Drug tiers, on the other hand, are a component or structure within a formulary. They are categories into which a formulary's drugs are grouped, primarily based on cost. Each tier has a different level of Cost-Sharing for the patient, typically with lower tiers requiring smaller copayments or coinsurance, and higher tiers requiring greater financial responsibility. For example, a formulary might have five tiers, with Tier 1 for preferred generics and Tier 5 for high-cost Specialty Drugs. Thus, while the formulary tells you which drugs are covered, the Drug Tiers tell you how much you will pay for those covered drugs8, 9.
FAQs
How often does a formulary change?
Health insurance plans typically update their formulary annually, often at the start of a new plan year. However, changes can occur throughout the year due to new drug approvals, market availability, or safety alerts. Plans are usually required to notify members of significant formulary changes6, 7.
Can I get a drug that's not on my plan's formulary?
Yes, it may be possible to get a drug not on your plan's formulary, though you might need to pay the full cost out-of-pocket5. Alternatively, you or your prescriber can request a "formulary exception" from your health plan. This process typically involves demonstrating that the non-formulary drug is medically necessary and that covered alternatives would be less effective or cause adverse effects3, 4.

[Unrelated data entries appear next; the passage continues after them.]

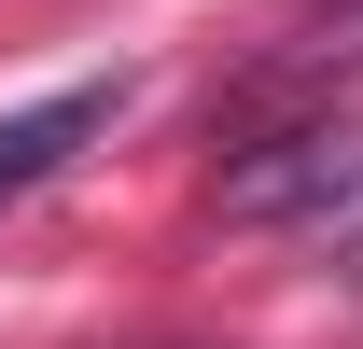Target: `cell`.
Returning a JSON list of instances; mask_svg holds the SVG:
<instances>
[{
  "label": "cell",
  "instance_id": "1",
  "mask_svg": "<svg viewBox=\"0 0 363 349\" xmlns=\"http://www.w3.org/2000/svg\"><path fill=\"white\" fill-rule=\"evenodd\" d=\"M363 210V126H294L224 168V223H335Z\"/></svg>",
  "mask_w": 363,
  "mask_h": 349
},
{
  "label": "cell",
  "instance_id": "2",
  "mask_svg": "<svg viewBox=\"0 0 363 349\" xmlns=\"http://www.w3.org/2000/svg\"><path fill=\"white\" fill-rule=\"evenodd\" d=\"M126 112V70H98V84H56V98H28V112H0V210L14 196H43L70 154H84L98 126Z\"/></svg>",
  "mask_w": 363,
  "mask_h": 349
}]
</instances>
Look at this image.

Why are some medications excluded from formularies?
Medications may be excluded from a formulary for several reasons, including the availability of equally effective but lower-cost Generic Drugs or preferred Brand-Name Drugs, high cost without a significant clinical advantage, or unfavorable rebate agreements between manufacturers and Pharmacy Benefit Managers1, 2. The goal is generally to promote cost-effectiveness while ensuring a range of therapeutic options.